The brand new Congressional District 33 runoff race is one of the hottest in North Texas. Early voter turnout is already higher than predicted. Fort Worth’s Marc Veasey and Domingo Garcia, from Dallas, have honed their messages to win as many Democratic votes as possible.
In Congressional District 33, more than three quarters of those who can vote are Black or Hispanic. West to east, the district takes in Fort Worth’s Stockyards, Grand Prairie’s Lone Star Park, and the Bishop Arts District in Dallas’ Oak Cliff.
Domingo Garcia, from Dallas, used to sit on the Dallas City Council and in Austin’s House of Representatives. Marc Veasey represents State House District 95 in Fort Worth. On both sides of the 33rd district, voters say one issue rises to the top.
Kemp: Jobs, jobs, jobs is what we need.
John Kemp lives in Oak Cliff. He is African American and voted for Garcia even though Marc Veasey is also Black.
Kemp: The seat was kind of created to aid Hispanic Representation, so we have to vote across racial lines to come up with the best candidate possible.
Leon Flowers: The jobs and the economy.
Leon Flowers, who is Black, lives in Dallas. He just cast his ballot at the busy early voting location across the street from Domingo Garcia’s law office. Flowers is frustrated. Average unemployment runs higher in minority communities.
Flowers: We need the work here in the U.S. They’re trying to send everything off and people down here are not getting any, not making any money. Everybody’s trying to get a hand-out from the government. That’s not right.
Felipe, who only gave his first name backs Garcia, whom he’s known a long time.
Felipe: Jobs, you know, that part really concerns me. I’m at that age that I’m about ready to retire. But I look at my children, they’re still working. But still a lot of people are out of work.
Thirty-five miles away, in Tarrant County, where Marc Veasey is the State Representative voters like Gwenda Burns say Veasey the best candidate.
At this southeast Fort Worth early voting location, voter concerns include more than jobs and the economy.
Burns: This is a new beginning for us. We definitely need to make sure that what others have fought for here in Fort Worth is carried out in Washington D.C. for us. The issues being health care, good schools, pay raises for teachers, tax incentives for our community.

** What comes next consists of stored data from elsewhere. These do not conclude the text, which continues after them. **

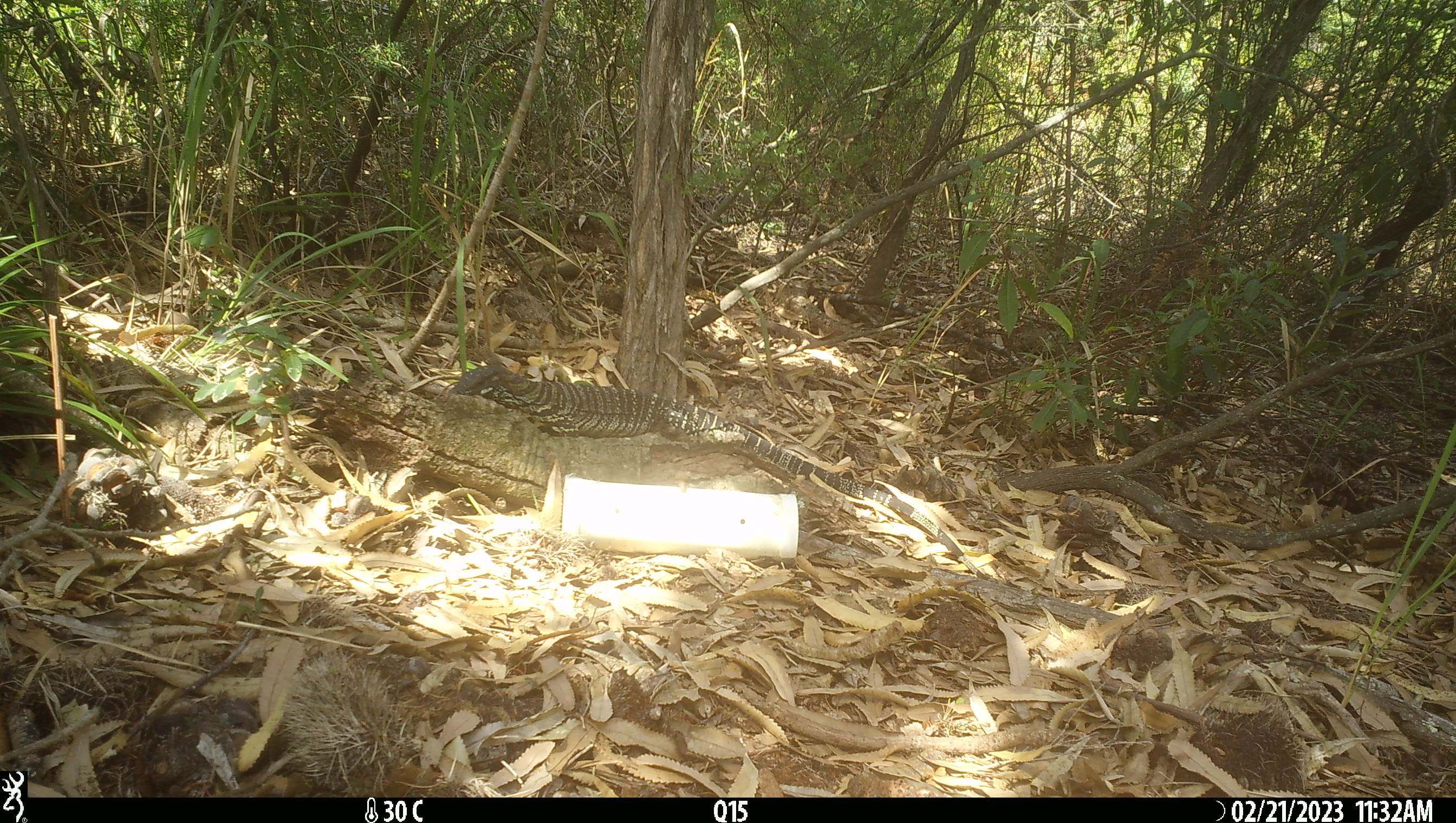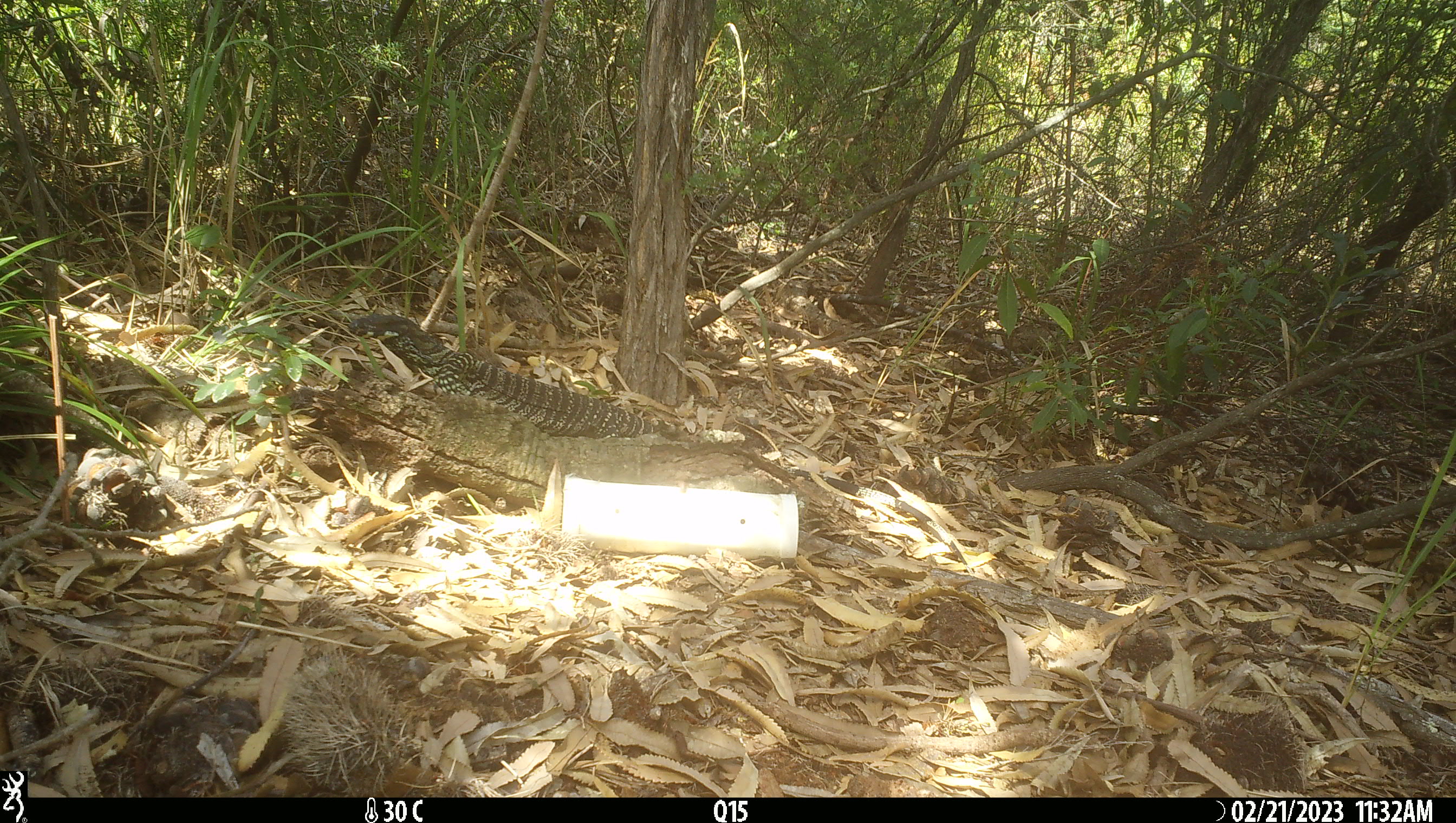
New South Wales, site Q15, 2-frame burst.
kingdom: Animalia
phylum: Chordata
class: Reptilia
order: Squamata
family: Varanidae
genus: Varanus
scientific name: Varanus varius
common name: lace monitor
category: goanna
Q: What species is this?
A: Goanna (lace monitor) (Varanus varius).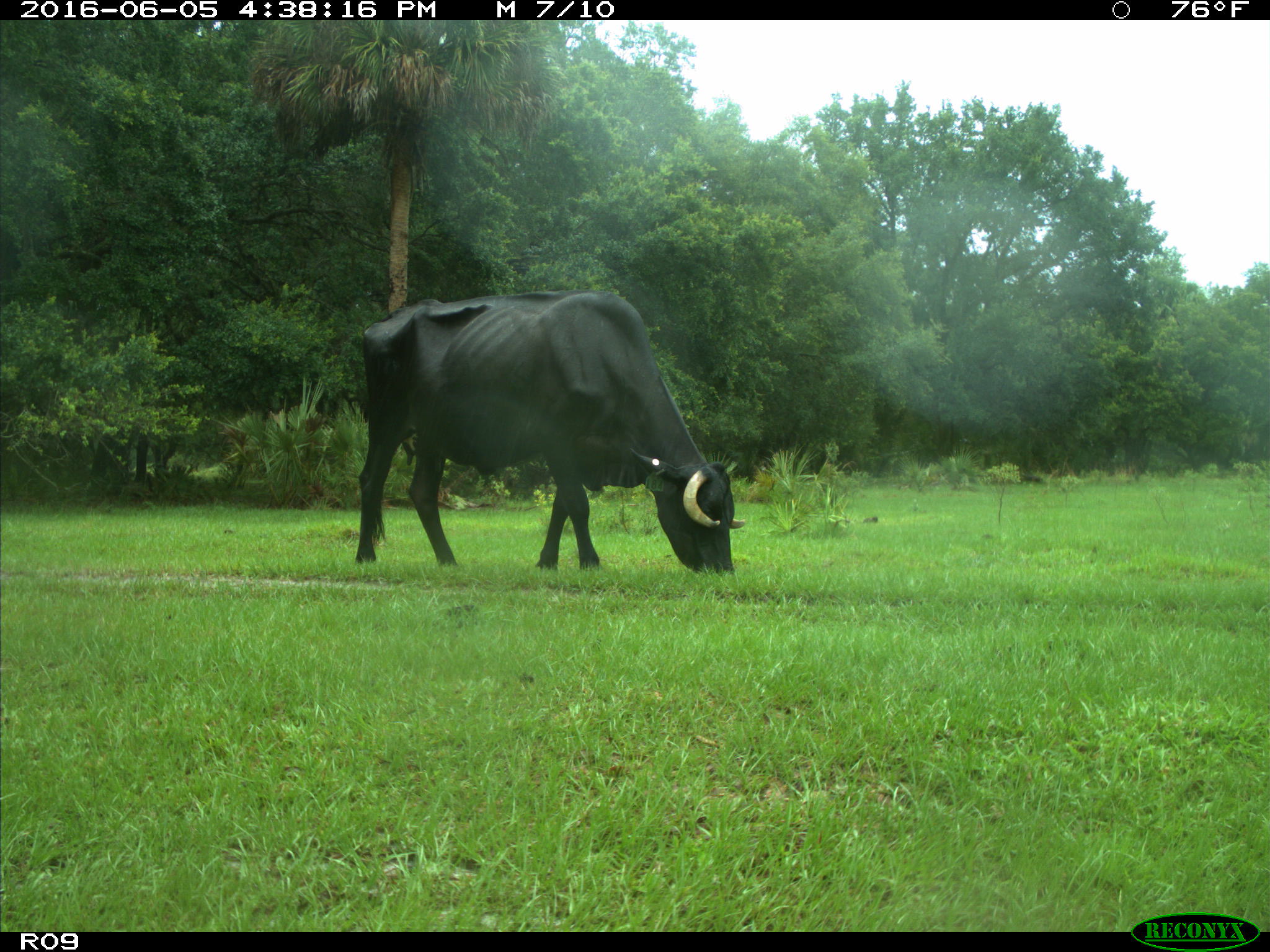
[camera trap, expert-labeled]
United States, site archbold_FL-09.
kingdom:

The top concern for Denise Williams is student aid.
Williams: Something for those that’s been locked up. Give them a chance to get out and get them a good decent job, help them get a good decent job.

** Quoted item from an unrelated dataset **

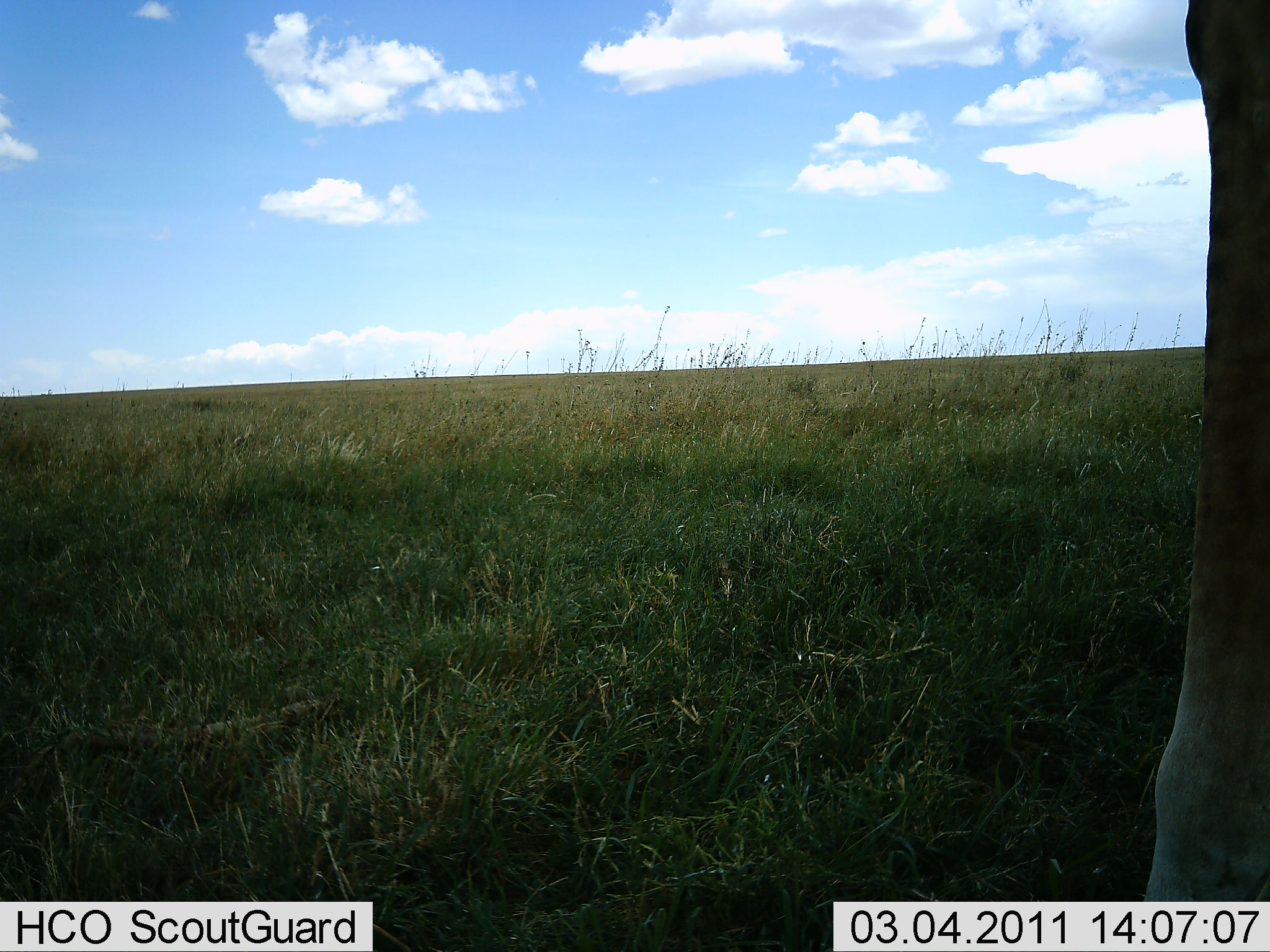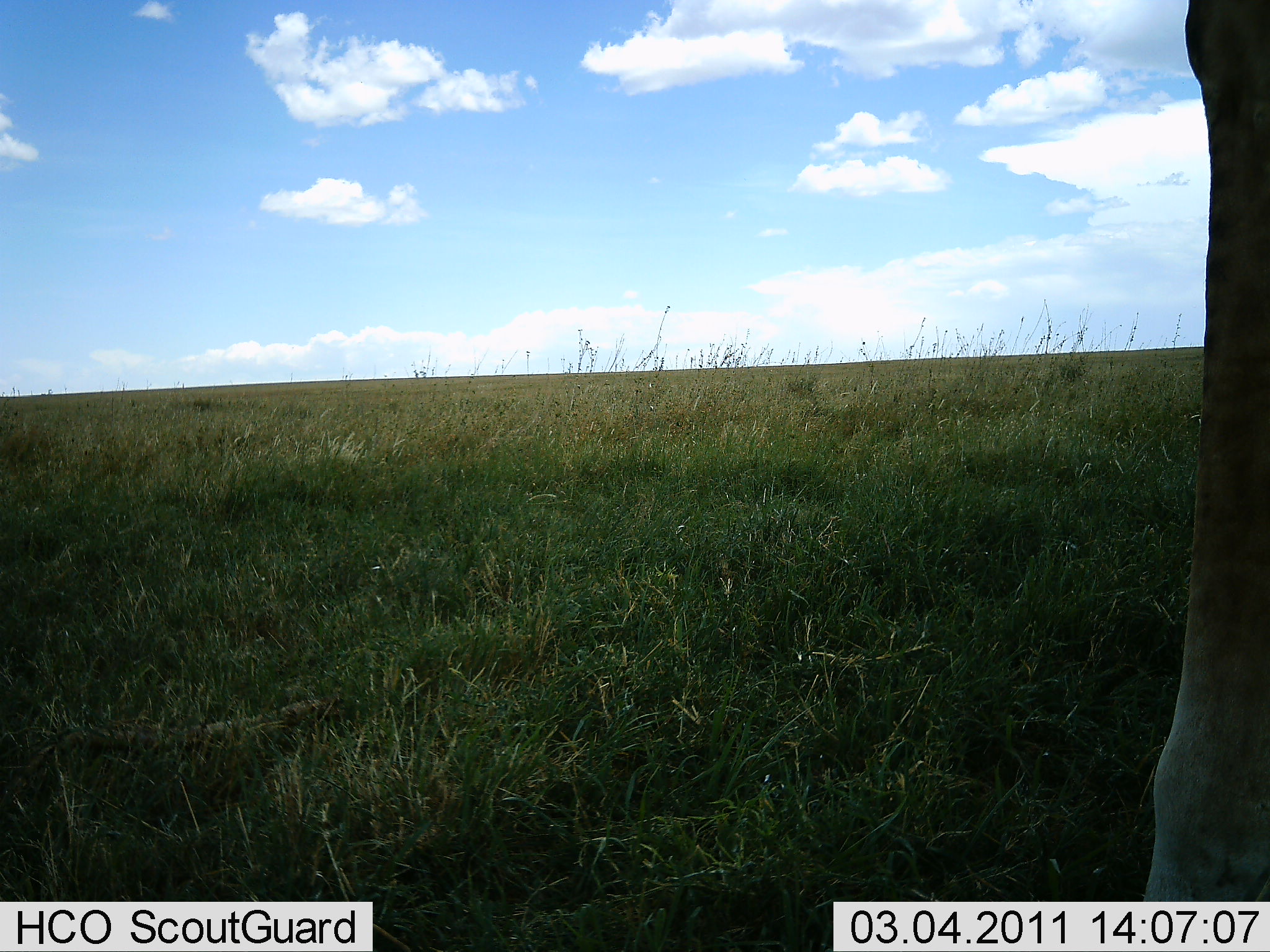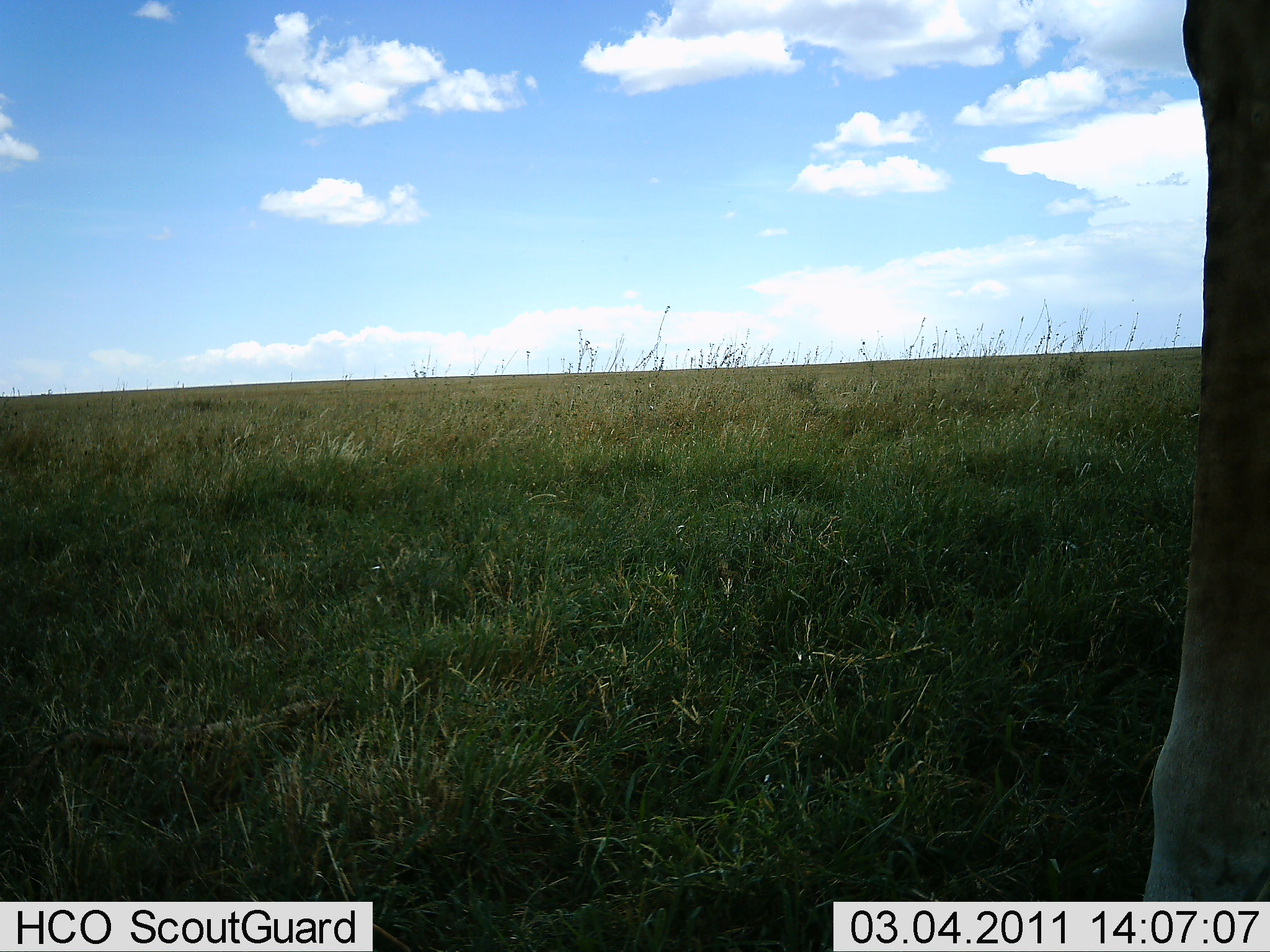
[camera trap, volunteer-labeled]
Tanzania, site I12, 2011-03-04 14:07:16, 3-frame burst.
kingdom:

Both candidates are working to win voters like Williams, who has not voted yet. And both say they must get their first-time voters back to the polls in this sweltering summer heat. Brenda Howard says she’ll be there for Veasey.
Howard: Because hey, we’re living here and that’s something we need people to fight for, like Mr. Veasey will fight for us to have better housing and economic development in that neighborhood.
County elections officials say early turnout in typical runoffs rarely rises above low single digits. But so far, both counties are reporting early turnout numbers are least double the figures compared to past runoffs. And they say it’s possible turnout in some District 33 polling places could end up in double digits.